Book Review: Cloud’s Legacy
The Wild Stallion Returns
By Ginger Kathrens
Fox Chapel Publishing, ISBN 978-1-62008-362-8, 160 pages. Hardcover, Paperback, Kindle.
Reviewed by Margaret Evans
Cloud was a wild stallion living with his little band on the slopes of the Arrowhead Mountains in southern Montana. His story might have been obscured into a forgotten piece of history if it was not for author Ginger Kathrens, who had been captivated by the almost white, hours-old foal she first encountered on May 29, 1995.
Kathrens, a seasoned backcountry rider who has devoted her life to the preservation of America’s wild horses, knew that the little colt she saw that day represented all wild horses running in the hills. She saw in the little colt she named Cloud the wild horses’ life struggles as they grow, fight for their own bands, protect their mares, and pass on their genes to future generations of wild horses.
Cloud’s Legacy: The Wild Stallion Returns is a beautifully illustrated, compelling story about Cloud’s struggles, triumphs, and interactions with other horses as they cope with the challenges of the seasons, the enemies that live among them, and the harshness and beauty of life in the rugged hills and canyons.
“Another horse was coming, a buckskin with a coal-black mane, tail and legs,” writes Kathrens. “’Chino,’ I said out loud. Cloud pranced out to meet him with his neck arched proudly. They touched noses then yanked their heads back, screaming in unison. The two stallions spun and kicked, and then they turned back to face each other. Cloud lashed out at Chino with his forelegs in his characteristic two-beat strike, much like a boxer with a lightning fast one-two punch. Snow sprayed as they spun, shoved each other, and kicked. Just that quickly, the ritualistic dual was over. Chino turned and raced back down the valley.”

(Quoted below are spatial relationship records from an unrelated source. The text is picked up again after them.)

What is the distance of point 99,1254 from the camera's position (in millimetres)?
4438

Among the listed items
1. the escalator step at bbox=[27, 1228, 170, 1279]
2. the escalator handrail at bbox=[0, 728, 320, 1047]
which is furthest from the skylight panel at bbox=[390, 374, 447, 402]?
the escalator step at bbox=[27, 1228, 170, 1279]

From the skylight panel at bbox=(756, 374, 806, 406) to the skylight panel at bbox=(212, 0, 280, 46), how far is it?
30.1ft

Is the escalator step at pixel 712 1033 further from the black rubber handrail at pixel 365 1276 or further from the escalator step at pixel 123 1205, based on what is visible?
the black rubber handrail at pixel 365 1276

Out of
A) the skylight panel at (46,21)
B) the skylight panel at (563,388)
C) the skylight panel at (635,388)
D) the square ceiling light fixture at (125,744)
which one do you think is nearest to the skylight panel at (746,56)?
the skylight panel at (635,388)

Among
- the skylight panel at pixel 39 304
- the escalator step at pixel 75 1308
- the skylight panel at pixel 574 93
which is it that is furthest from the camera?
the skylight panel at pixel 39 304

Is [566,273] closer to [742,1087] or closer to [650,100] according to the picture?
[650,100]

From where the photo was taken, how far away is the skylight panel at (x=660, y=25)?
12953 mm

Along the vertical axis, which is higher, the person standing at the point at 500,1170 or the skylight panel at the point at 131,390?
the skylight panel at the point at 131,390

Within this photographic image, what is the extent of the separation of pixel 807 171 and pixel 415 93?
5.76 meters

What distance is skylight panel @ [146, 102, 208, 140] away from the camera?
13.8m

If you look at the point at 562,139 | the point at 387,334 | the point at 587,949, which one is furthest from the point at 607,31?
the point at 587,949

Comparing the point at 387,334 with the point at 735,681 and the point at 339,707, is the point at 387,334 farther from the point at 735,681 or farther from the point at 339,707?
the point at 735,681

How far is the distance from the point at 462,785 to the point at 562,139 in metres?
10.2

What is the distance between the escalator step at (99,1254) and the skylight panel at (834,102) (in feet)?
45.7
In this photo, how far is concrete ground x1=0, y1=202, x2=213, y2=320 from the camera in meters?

Kathrens follows Cloud’s story from his early days to when he commanded the largest band on the mountain. But age and vicious fights would take their toll on him in the rituals that dictate who lives, who breeds to pass on their legacy, and who dies.
Kathrens, an Emmy award-winning wildlife filmmaker, has spent thousands of hours filming wild horses not only in Cloud’s range but throughout the western United States and on the east coast. In 2005, she formed the Cloud Foundation to bring public attention to the plight of so many wild horses and try to protect them from the massive roundups she was witnessing. She feared for their future, and the possible loss of such magnificent animals that contribute to the biodiversity of the American wilderness. This is the second of three books and NATURE documentaries about Cloud.
This beautiful book, the story it tells and the message it conveys, is an absolute must-read for every horse lover.